Das liegt offensichtlich an der Spalte _topics.id_last_msg_. Diese ist im Bezug auf _topics.board_id_ auf UNIQUE gesetzt. Gleiches gilt auch für _topics.id_first_msg_. Ich muss also vorher noch den letzten Eintrag finden. Wenn ich da richtig liege, darf ich erst _ge_board_content.parent_content_id_ mit der letzten Zeitangabe in _ge_board_content.creation_datetime_ finden. Gleichzeitig kann ich auch noch _ge_board_content.parent_content_id_ zählen und in _topics.num_replies_ ablegen. Ich weiß aber erst nach dem WHERE um welche _ge_board_content.content_id_ es sich handelt, die ich nach dem letzten Eintrag abfragen und auch zählen kann.

Ich hatte ja schon befürchtet, dass es kompliziert wird... 

Mc Fly


----------



## Yaslaw (2. März 2010)

Kompliziert ist es nicht unbedingt. Ich versteh nur noch nicht was du da machen willst.


----------



## Mc_Fly_B (2. März 2010)

ERFASSTE DATEN:
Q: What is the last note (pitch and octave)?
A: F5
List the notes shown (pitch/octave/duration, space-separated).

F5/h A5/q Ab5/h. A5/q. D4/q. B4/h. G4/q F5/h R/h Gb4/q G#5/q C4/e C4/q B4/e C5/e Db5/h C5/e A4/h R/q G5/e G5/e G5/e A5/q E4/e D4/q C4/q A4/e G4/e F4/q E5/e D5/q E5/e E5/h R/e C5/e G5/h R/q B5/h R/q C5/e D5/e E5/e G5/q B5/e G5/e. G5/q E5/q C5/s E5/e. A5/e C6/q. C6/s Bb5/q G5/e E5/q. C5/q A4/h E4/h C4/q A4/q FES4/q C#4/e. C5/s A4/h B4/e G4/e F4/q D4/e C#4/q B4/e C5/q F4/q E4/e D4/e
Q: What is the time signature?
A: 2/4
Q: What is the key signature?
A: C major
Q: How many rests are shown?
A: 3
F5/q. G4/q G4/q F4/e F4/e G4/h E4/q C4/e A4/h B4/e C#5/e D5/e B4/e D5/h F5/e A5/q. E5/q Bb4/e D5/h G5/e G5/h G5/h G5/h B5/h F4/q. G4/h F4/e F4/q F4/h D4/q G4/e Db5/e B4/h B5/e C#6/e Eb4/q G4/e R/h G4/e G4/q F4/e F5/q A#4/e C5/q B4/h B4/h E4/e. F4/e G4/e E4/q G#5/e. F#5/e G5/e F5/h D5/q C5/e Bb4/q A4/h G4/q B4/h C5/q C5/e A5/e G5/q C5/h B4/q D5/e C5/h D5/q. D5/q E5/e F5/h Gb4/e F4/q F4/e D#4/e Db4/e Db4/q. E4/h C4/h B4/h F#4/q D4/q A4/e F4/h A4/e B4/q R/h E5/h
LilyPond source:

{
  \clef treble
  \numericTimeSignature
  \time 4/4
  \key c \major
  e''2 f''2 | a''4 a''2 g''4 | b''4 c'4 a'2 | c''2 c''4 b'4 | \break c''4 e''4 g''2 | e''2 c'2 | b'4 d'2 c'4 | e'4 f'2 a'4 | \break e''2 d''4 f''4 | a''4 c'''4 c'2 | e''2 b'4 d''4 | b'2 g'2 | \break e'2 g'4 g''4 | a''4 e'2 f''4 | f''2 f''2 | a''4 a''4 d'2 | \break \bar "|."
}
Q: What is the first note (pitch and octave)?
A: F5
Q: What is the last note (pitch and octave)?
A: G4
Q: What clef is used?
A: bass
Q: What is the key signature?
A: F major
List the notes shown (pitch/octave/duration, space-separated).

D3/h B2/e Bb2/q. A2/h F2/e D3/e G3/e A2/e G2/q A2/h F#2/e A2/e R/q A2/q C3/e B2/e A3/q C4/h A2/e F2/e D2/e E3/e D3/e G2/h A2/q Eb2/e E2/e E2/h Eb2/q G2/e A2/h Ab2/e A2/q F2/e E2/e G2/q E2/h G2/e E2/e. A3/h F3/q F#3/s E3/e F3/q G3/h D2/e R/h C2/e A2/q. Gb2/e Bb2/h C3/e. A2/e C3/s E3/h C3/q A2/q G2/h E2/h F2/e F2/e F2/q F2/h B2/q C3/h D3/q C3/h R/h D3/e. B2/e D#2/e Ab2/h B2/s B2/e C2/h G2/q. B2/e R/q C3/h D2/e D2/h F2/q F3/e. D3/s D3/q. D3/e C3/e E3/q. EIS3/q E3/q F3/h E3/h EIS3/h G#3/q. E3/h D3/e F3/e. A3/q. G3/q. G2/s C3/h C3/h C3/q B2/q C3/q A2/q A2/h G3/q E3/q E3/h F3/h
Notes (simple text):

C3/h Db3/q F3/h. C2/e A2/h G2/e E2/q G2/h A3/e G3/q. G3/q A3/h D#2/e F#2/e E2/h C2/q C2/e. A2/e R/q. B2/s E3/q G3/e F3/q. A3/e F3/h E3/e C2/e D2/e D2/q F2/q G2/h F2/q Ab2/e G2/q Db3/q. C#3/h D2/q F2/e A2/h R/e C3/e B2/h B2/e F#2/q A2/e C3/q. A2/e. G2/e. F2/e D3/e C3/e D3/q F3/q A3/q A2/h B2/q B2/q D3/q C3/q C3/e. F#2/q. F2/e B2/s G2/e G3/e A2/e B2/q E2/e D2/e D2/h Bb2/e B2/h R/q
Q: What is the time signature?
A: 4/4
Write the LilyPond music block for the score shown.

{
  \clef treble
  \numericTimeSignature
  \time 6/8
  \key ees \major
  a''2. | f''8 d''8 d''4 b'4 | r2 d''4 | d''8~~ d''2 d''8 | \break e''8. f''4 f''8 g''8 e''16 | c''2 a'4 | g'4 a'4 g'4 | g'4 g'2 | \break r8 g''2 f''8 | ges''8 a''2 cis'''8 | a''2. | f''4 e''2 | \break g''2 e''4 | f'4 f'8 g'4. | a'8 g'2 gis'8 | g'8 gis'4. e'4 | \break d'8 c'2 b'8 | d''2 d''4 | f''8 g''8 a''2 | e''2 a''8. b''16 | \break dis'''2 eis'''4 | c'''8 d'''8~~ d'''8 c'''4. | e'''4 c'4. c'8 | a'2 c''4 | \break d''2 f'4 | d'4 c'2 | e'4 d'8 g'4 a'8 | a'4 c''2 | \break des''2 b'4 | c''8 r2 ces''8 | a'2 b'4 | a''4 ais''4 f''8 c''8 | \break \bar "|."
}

AUFGABEN:
1. Was hatte Mc Fly laut Text schon befürchtet?
2. Aktualisiere den Text: Gib ihn beginnend mit „Ich hatte ja“ und weiter bis „da machen willst.“ wieder und setze dabei „geahnt“ an die Stelle von „befürchtet“.

LÖSUNGEN:
1. Dass es kompliziert wird.

2.
Ich hatte ja schon geahnt, dass es kompliziert wird... 

Mc Fly


----------



## Yaslaw (2. März 2010)

Kompliziert ist es nicht unbedingt. Ich versteh nur noch nicht was du da machen willst.